* What you will do *
Set down each entry from the block beneath, exactly as written.

### Task inputs

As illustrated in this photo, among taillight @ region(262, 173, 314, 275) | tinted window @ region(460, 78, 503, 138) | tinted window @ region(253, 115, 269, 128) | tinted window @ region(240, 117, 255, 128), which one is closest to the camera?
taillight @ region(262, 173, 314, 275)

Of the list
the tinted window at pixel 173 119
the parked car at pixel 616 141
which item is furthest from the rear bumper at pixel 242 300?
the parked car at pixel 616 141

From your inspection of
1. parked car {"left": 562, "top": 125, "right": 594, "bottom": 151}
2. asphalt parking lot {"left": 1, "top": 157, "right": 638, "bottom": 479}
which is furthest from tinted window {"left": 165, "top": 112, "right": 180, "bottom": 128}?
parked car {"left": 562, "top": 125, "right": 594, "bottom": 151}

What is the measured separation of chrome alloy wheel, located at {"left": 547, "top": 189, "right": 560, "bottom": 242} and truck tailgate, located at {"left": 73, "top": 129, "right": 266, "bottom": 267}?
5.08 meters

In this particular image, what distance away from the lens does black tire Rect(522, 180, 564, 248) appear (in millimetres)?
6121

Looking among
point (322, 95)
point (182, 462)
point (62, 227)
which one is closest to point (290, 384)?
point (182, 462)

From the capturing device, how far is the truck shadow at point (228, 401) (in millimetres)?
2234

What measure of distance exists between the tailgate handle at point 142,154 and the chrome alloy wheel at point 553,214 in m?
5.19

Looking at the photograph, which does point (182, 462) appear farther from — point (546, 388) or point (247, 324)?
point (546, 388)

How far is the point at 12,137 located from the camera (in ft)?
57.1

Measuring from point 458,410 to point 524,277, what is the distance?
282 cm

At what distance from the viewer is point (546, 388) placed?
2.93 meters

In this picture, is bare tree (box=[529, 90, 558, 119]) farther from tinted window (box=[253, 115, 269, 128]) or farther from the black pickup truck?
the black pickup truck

######

* Exercise response *
As illustrated in this photo, among taillight @ region(262, 173, 314, 275) | tinted window @ region(460, 78, 503, 138) | tinted window @ region(253, 115, 269, 128) | tinted window @ region(240, 117, 255, 128), which one is closest to the camera?
taillight @ region(262, 173, 314, 275)

Of the list
the tinted window at pixel 173 119
the parked car at pixel 616 141
which item is furthest from the rear bumper at pixel 242 300?
the parked car at pixel 616 141

From your inspection of
1. parked car {"left": 562, "top": 125, "right": 594, "bottom": 151}
2. asphalt parking lot {"left": 1, "top": 157, "right": 638, "bottom": 479}
which is furthest from tinted window {"left": 165, "top": 112, "right": 180, "bottom": 128}?
parked car {"left": 562, "top": 125, "right": 594, "bottom": 151}

What is the measured separation of chrome alloy wheel, located at {"left": 547, "top": 189, "right": 560, "bottom": 242} and truck tailgate, located at {"left": 73, "top": 129, "right": 266, "bottom": 267}?
5.08 meters

In this particular image, what distance away from the lens does black tire Rect(522, 180, 564, 248) appear (in millimetres)?
6121

Looking among
point (322, 95)
point (182, 462)
point (62, 227)
which one is closest to point (290, 384)?
point (182, 462)

From the capturing device, how far is the truck shadow at point (228, 401) (in millimetres)?
2234

What measure of distance exists between the tailgate handle at point 142,154 and the chrome alloy wheel at point 553,214 in m?
5.19

Looking at the photograph, which does point (182, 462) appear farther from — point (546, 388) or point (247, 324)?
point (546, 388)

How far is the point at 12,137 located from the camera (in ft)?
57.1

Measuring from point 458,410 to point 524,277, what is the distance?
282 cm

At what distance from the viewer is point (546, 388) placed?
2.93 meters

In this picture, is bare tree (box=[529, 90, 558, 119]) farther from tinted window (box=[253, 115, 269, 128]) or farther from the black pickup truck?
the black pickup truck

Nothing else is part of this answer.